You’ve probably heard the aphorism that the only time we really have is now. The past is over, we cannot alter what is done, and the future has yet to come. There is a lot of truth to this, yet we wrestle with the concept. Human time is very subjective. Five minutes can be an eternity or the blink of an eye—it’s how we think and feel in the moment that creates our sense of time.

That subjectivity has a profound effect on our relationships with our loved ones—with others, and with God. If you are observant, you will note that some people are patient—they move with deliberation and are intentional in what they say and do. They seems to have no obvious sign of urgency about them yet they accomplish whatever they set out to do with equanimity and grace. Others are frantic, always moving on to the next thing sparing no time for reflection or response. While we may find some of that decisive behavior admirable, it can also be overpowering and indifferent to the circumstances surrounding us.

For each of these personalities, time plays a pivotal role—well human perception of time. One operates out of a sense of abundance—a belief that there is always enough time, while the other views the world through the lens of scarcity; never enough time to accomplish all that needs to be done. In our youth we are generally given to the scarcity view—we act with a sense of urgency and are ready to gobble up life as fast as we can, while age brings with it a more contemplative sense and sometimes a sense that life is melting away from us too quickly—that we are running out of time.

For God, neither of these perspectives is meaningful. These are strictly human sensibilities. God’s time is eternal it was, is and will be—without end. Our human lifetimes in this world are insignificant against this measure; they are a blink of the eye. It is nearly impossible for us to see things this way—to have a sense of the infinite. It is bigger than our intelligence or experience can comfortably fathom.

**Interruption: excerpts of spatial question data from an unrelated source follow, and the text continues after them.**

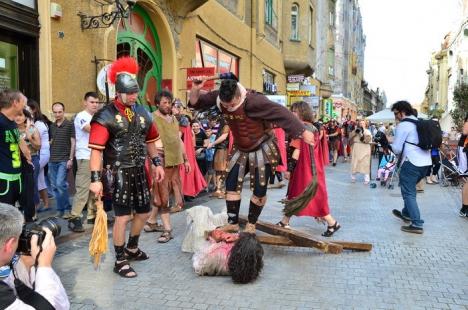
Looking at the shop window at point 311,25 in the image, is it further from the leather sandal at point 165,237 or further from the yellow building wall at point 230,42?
the leather sandal at point 165,237

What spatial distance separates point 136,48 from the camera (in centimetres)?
1162

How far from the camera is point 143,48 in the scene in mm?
11961

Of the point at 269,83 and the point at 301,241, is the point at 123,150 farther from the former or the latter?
the point at 269,83

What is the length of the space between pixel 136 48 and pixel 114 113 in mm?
7693

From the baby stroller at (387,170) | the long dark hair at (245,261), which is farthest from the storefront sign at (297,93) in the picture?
the long dark hair at (245,261)

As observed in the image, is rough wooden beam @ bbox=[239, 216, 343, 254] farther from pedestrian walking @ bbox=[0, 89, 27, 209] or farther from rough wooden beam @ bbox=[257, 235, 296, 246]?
pedestrian walking @ bbox=[0, 89, 27, 209]

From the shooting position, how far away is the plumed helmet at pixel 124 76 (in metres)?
4.39

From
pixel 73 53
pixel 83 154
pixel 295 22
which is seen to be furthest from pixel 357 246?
pixel 295 22

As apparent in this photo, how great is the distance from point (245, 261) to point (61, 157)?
3.80 meters

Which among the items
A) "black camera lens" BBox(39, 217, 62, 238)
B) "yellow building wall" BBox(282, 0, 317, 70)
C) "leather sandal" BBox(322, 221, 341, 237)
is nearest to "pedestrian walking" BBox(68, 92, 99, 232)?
"leather sandal" BBox(322, 221, 341, 237)

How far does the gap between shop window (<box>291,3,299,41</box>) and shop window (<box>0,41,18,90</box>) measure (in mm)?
19738

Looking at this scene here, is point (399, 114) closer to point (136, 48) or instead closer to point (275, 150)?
point (275, 150)

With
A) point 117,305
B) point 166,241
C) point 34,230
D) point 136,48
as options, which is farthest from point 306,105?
point 136,48

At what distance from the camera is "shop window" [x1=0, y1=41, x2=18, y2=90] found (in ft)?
26.0
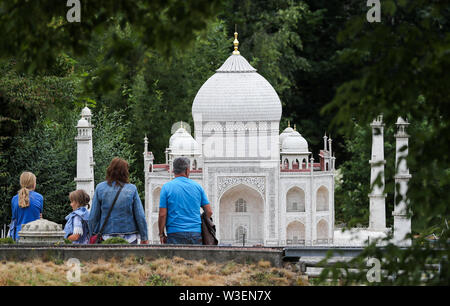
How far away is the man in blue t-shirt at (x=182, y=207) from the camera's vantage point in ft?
32.0

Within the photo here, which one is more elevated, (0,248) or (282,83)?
(282,83)

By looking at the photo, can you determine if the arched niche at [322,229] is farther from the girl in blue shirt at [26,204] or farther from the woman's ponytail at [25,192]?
the woman's ponytail at [25,192]

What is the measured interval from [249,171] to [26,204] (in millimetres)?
18058

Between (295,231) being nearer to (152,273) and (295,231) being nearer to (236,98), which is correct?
(236,98)

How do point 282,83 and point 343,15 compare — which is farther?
point 343,15

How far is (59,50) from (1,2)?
47 cm

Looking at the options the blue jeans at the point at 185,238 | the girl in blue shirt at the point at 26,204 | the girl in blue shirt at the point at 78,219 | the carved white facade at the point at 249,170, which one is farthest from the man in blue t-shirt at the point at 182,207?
the carved white facade at the point at 249,170

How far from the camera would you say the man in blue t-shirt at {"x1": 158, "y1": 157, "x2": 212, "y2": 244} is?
32.0ft

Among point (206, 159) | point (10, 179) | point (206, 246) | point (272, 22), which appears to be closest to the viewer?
point (206, 246)

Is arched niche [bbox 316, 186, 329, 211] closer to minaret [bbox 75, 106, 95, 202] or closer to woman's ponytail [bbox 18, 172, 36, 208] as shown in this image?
minaret [bbox 75, 106, 95, 202]

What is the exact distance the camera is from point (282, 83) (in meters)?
35.5

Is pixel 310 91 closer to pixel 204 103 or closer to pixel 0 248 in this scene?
pixel 204 103

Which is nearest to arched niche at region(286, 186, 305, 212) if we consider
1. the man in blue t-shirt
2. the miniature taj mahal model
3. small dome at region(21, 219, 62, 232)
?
the miniature taj mahal model
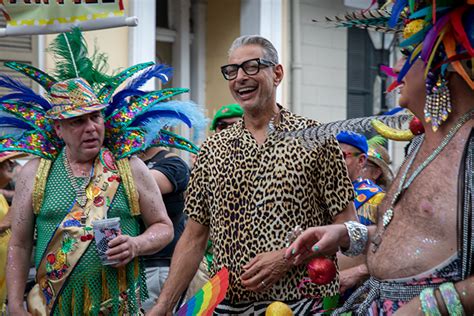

What put me in mind of this was a something I read recently. It was a reminder that God knows what is in our hearts even before we ask, and that we need only trust that it is done, as soon as we ask. Our human sense of time weighs and calculates and when our prayers seem unanswered in an instant we are quick to see this as proof God has not heard us. But he has, and he has already acted—we just need to be patient—and wait, trusting him to do what he has said—ask and you will receive. As I said last week, he will deliver—perhaps not what we expected but what he knows and has planned for us. That can only be judged in the span of our lives—never in the moment. We cannot know the peace that awaits, in the pain of the moment, nor the difficulties we will make for ourselves, if we try to bring about something by exerting our human will, without waiting on him to show us what he wants for us.

So what does this have to do with relationships? The former Pharisee, Paul, wrote a description of love—of all things, in his first letter to the Corinthians. Paul was an attorney—a legalist, calculating, precise, and not someone you would think given to writing on a subject like love. Yet he does in a very well-known passage that many people take as part of their wedding vows. A close read of this passage, however, reveals something beyond the superficial notion of romantic love. It is about God’s love—an unselfish and all-encompassing love—one that only poets, painters, musicians and writers sometimes catch a glimpse of –through a glass darkly—as Paul writes. It is a love so big and so much beyond the human experience, that no one can fully capture it—you might as well try capturing air with a butterfly net.

One of the words that Paul uses in his description of love is patience. He says Love is patient, that it is kind and trusting—among other things. He was talking about more than waiting on your loved one to finish getting ready for a social engagement, or being willing to listen to your significant other tell a story he has worn out with over use. Paul is talking about abiding—waiting on the lord to deliver his promised outcome. It is what he wants of us all—to abide, resting in a place of trust, and secure in the knowledge that his will is already done.